Fiddler on the Roof is among the greatest of Broadway musicals for a variety of reasons. It has rich, funny characters, a meditative plot and a score without a single clunker.

Who can forget the rousing If I Was a Rich Man? Time will never diminish the strength of that song. After all, aren’t we all waiting to win the big lottery?

Money aside, Fiddler is a musical of remarkable depth requiring brilliant acting and dancing plus heartfelt musicianship.

And it’s ours to enjoy as the Paul Kane musical theatre program mounts Fiddler On the Roof from Jan. 8 to 10 at the Arden Theatre.

Based on Sholem Aleichem stories, the original 1964 production featured music by Jerry Bock, lyrics by Sheldon Harnick and book by Joseph Stein. The award-winning production was so popular it ran for nearly 10 years.

Fiddler is an affectionate and funny look at life in a Jewish village in Tsarist Russia. It centres on Tevye, a milkman-philosopher who finds his traditional religious values challenged by daughters who insist on following their hearts instead of their father’s dictates.

On a broader scale, the Russian landscape is changing as tough laws are enforced on Jews. The pogroms are on the horizon and many Jews are fleeing to find peace and safety in America.

“It’s scary how relevant it is to today,” says drama director Lisa Whitson. “It focuses on family values and tradition, but it also brings in a new-age philosophy. Although there are old classic traditions, there are issues that happen all around the world today. It’s nice for the kids to get a sense of serious world issues and that’s still relevant nowadays.”

Numbering 57 cast members with an additional 20 students working as tech and design support, Fiddler is the largest production Whitson has directed.

But among this huge cast, Tevye is the glue that holds the story together.
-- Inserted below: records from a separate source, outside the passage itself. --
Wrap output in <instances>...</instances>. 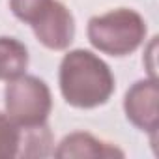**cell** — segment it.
<instances>
[{
    "instance_id": "cell-1",
    "label": "cell",
    "mask_w": 159,
    "mask_h": 159,
    "mask_svg": "<svg viewBox=\"0 0 159 159\" xmlns=\"http://www.w3.org/2000/svg\"><path fill=\"white\" fill-rule=\"evenodd\" d=\"M58 83L66 103L77 109H96L107 103L114 92L111 67L84 49L69 51L62 58Z\"/></svg>"
},
{
    "instance_id": "cell-2",
    "label": "cell",
    "mask_w": 159,
    "mask_h": 159,
    "mask_svg": "<svg viewBox=\"0 0 159 159\" xmlns=\"http://www.w3.org/2000/svg\"><path fill=\"white\" fill-rule=\"evenodd\" d=\"M146 38V23L135 11L118 8L88 21L90 43L111 56H127L135 52Z\"/></svg>"
},
{
    "instance_id": "cell-3",
    "label": "cell",
    "mask_w": 159,
    "mask_h": 159,
    "mask_svg": "<svg viewBox=\"0 0 159 159\" xmlns=\"http://www.w3.org/2000/svg\"><path fill=\"white\" fill-rule=\"evenodd\" d=\"M4 99L8 118L25 129L43 125L52 109L49 86L32 75H19L8 81Z\"/></svg>"
},
{
    "instance_id": "cell-4",
    "label": "cell",
    "mask_w": 159,
    "mask_h": 159,
    "mask_svg": "<svg viewBox=\"0 0 159 159\" xmlns=\"http://www.w3.org/2000/svg\"><path fill=\"white\" fill-rule=\"evenodd\" d=\"M157 99H159V88L155 77L135 83L127 90L124 99V111L127 120L140 131L150 133L152 137H155L159 127Z\"/></svg>"
},
{
    "instance_id": "cell-5",
    "label": "cell",
    "mask_w": 159,
    "mask_h": 159,
    "mask_svg": "<svg viewBox=\"0 0 159 159\" xmlns=\"http://www.w3.org/2000/svg\"><path fill=\"white\" fill-rule=\"evenodd\" d=\"M30 26L38 41L51 51L67 49L75 38V19L71 11L58 0H52L51 6Z\"/></svg>"
},
{
    "instance_id": "cell-6",
    "label": "cell",
    "mask_w": 159,
    "mask_h": 159,
    "mask_svg": "<svg viewBox=\"0 0 159 159\" xmlns=\"http://www.w3.org/2000/svg\"><path fill=\"white\" fill-rule=\"evenodd\" d=\"M56 157L67 159V157H122L124 152L118 148L96 139L90 133H71L67 135L54 152Z\"/></svg>"
},
{
    "instance_id": "cell-7",
    "label": "cell",
    "mask_w": 159,
    "mask_h": 159,
    "mask_svg": "<svg viewBox=\"0 0 159 159\" xmlns=\"http://www.w3.org/2000/svg\"><path fill=\"white\" fill-rule=\"evenodd\" d=\"M28 66V51L15 38H0V81H11L25 73Z\"/></svg>"
},
{
    "instance_id": "cell-8",
    "label": "cell",
    "mask_w": 159,
    "mask_h": 159,
    "mask_svg": "<svg viewBox=\"0 0 159 159\" xmlns=\"http://www.w3.org/2000/svg\"><path fill=\"white\" fill-rule=\"evenodd\" d=\"M23 140V127L8 118V114L0 112V159L19 157Z\"/></svg>"
},
{
    "instance_id": "cell-9",
    "label": "cell",
    "mask_w": 159,
    "mask_h": 159,
    "mask_svg": "<svg viewBox=\"0 0 159 159\" xmlns=\"http://www.w3.org/2000/svg\"><path fill=\"white\" fill-rule=\"evenodd\" d=\"M51 2L52 0H10V8L19 21L32 25L51 6Z\"/></svg>"
}]
</instances>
For this very real man with a big heart and complex spirit, Whitson has cast Grade 12 student Kieran Murphy, son of triple-threat performer Kieran Martin Murphy, to play the role.

Of his character, Murphy says, “Tevye is an incredibly deep character. He’s a man who has five daughters and his daughters are breaking away. In the song Tradition you see the basis and foundation of everything he’s ever known.”
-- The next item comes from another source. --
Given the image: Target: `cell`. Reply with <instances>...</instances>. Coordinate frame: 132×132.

For most actors, it’s an honour to be cast as Tevye. Ironically, even though theatre is big in the family, Murphy was never interested in it until Grade 9.

“I was exposed to theatre and knew how it worked. It was Dad’s thing,” he said.

But Murphy received his introduction to theatre in a bit part for the hugely-successful opera parody The PreTenors. His role was that of a delivery boy handing over a pizza to the great tenor Luciano Paparazzi.

“I want to follow in my dad’s footsteps and make a blockbuster movie. I want to do a little bit of everything and not be held down to any one outlet.”

Since Grade 10 he’s acted in seven shows. His roles have included Algernon in The Importance of Being Earnest, Own in Charades and Dracula’s assistant in Dracula.

Tevye is by far the richest character.

“He’s so set in his ways yet only his daughters can change his mind. He loves his family so much and would do anything for them.”

There is a huge gulf between Murphy and the turn of the 20th century Tevye. To give his character credibility, Murphy researched Russian’s political history as well as Jewish religious customs and culture. But he also borrowed from his father.

“He loves me so much. Both parents love me so much. They might be upset with me, but they are always very supportive.”

In reflecting on Fiddler’s strength’s, Murphy cites “an amazing live orchestra” and “a stellar cast.”

Whitson is equally effusive in praising her cast. Of Frankie Mulder playing Golda, Tevye’s wife, Whitson says, “Frankie always has a sense of maturity. She’s always up for whatever you throw at her. She can deal with Tevye and calm him down.”

Kate Wightmore, who plays Tevye’s oldest daughter Tzeitel, also displays layers and subtleties.

“She’s the first daughter to go against Tevye when she falls in love with the poor tailor. She stands up to her father. Kate has grown up a lot and she’s really developed her acting skills. She plays a free spirit, a light-hearted young woman while still being head of her siblings.”

Lindsay Davidson’s Hodel, the second daughter, falls in love with a teacher.

“He’s a revolutionary and speaks against tradition. He gets arrested because he speaks out against the Tsar and goes to Siberia. She follows him. Lindsay is a great vocalist, performer and dancer and she combines the three threads quite well.”

And Sophie Healey, in her first major role, plays Chava, the younger daughter who wishes to marry a Russian soldier outside the Jewish faith.

“It’s a slap in the face to the father – to marry outside the religion. He does not give permission. He shuns her from the family and tells her ‘You are dead.’ Chava comes back, but he’s not ready to forgive her. It’s a very sombre end to the show.”

But in addition to the sadness and poignancy of losing something precious, the musical is a gem filled with the humour and energy of a people determined to persevere despite the hurdles facing them.

“I hope the warmth and love of this family comes through,” Whitson says. “There are many social and cultural issues to deal with, but you can respect the people you love while letting them follow their own heart. There are many things going on including fun and humour.”